夜を裂く閃光は、やがてハーディンの体へと溶けていく。
「あ……あなた!」
おそるおそる目を開く。カーラが、夫の手を握って震えている。
「よかった、生きてるのね……!」
ナディアも眠るハーディンの顔を覗き込む。ジャミールもファラーシャも次々に祭壇に駆け寄った。
「ああ……息をしている……火傷のあともない」
きゃあ、とカーラは明るい声を上げて、カミリヤとナディアに飛びついた。
「お嬢様、ほら見て、この眉間のしわ! 何も、何も変わらないわ、これはハーディンでしょう?……生きてる……よかった……!」
「あっ、私の傷つけた足首の傷も、治ってる……!」
ナディアとカーラはひとしきり感激に打ち震えたあと、お互いを抱きしめ合いながら、ほろほろと涙をこぼした。
「よかった、よかったね、カーラ」
「ええ、本当に……ああ、何だか、長い長い夢を見ていたような……そんな気分で……」
「そうね、この数日が、とても長く感じたわ……ああ、ありがとう、シムーン。ハーディンを戻してくれて」
ナディアは小さな炎を見上げた。熱い雫が頬を伝う。嬉し涙は乾くことを知らず、あとからあとから目からこぼれおちた。小さな炎はそれを見守るように周囲を浮いていたが、やがて小さく明滅を繰り返し始めた。
「シムーン?」
『……ランプを、王子』
「ジャミール、シムーンがランプに戻りたいって言ってる」
炎はふわふわとジャミールの方へと飛んで、力尽きるように落下した。すかさずジャミールが、火の粉を残さずランプで受け止める。
『しばし眠る』
カチンと音をたてて蓋が閉まる。
小さな炎がいなくなると、あたりに深夜の静寂が戻ってくる。霊廟を吹き抜ける冷たい夜風が、焦げたにおいをさらってゆく。
──ああ、なんて長い夜だったんだろう。
「ナディア!」
ジャミールが、倒れそうになるナディアを支える。
ありがとう、でももう、脚が痛くて、力が入らなくて、喉も渇いたし、涙の流しすぎで目も痛むし、頭も痛いし、ジャミールがそこにいるとわかったら、安心して、とにかく眠くて──。

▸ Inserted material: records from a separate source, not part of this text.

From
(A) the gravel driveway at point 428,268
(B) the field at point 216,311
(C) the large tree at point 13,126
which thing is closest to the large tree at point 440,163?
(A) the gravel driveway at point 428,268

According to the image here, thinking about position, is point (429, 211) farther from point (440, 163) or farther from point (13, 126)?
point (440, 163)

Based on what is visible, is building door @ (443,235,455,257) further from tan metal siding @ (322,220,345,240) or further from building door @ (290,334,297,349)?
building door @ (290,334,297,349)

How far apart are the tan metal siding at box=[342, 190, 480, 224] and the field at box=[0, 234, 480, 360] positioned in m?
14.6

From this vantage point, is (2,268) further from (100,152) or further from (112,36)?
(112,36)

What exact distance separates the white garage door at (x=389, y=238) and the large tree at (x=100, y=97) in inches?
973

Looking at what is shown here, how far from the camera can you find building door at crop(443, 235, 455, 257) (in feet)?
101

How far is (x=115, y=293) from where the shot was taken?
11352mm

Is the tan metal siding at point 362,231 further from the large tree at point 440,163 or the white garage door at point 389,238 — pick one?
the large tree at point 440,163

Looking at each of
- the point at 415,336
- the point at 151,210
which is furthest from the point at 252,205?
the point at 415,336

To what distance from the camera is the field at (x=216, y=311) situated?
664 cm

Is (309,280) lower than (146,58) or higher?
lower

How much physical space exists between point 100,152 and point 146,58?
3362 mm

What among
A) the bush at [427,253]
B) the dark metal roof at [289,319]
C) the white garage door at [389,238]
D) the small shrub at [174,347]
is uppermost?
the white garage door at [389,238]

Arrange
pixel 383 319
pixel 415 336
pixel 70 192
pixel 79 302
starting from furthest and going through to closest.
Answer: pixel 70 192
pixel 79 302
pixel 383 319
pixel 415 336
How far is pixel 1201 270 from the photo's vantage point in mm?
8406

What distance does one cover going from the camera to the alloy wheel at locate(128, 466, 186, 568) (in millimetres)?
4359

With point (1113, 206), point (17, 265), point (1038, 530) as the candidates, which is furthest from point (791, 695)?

「そうだな、眠るといい。大丈夫、ずっとそばにいるから」
耳元で優しい声がして、抱き上げられたのがわかった。
何か言おうとしたのに、ナディアは返事も、目を開けることもできない。
煤のにおいまじって、ジャミールの匂いがする。
ああ、はやく、彼にうんと甘えたいのに。
しっかりとした腕に抱かれ歩く揺れは、どんな揺りかごより心地よい。
ナディアは今度こそ、安心して意識を手放した。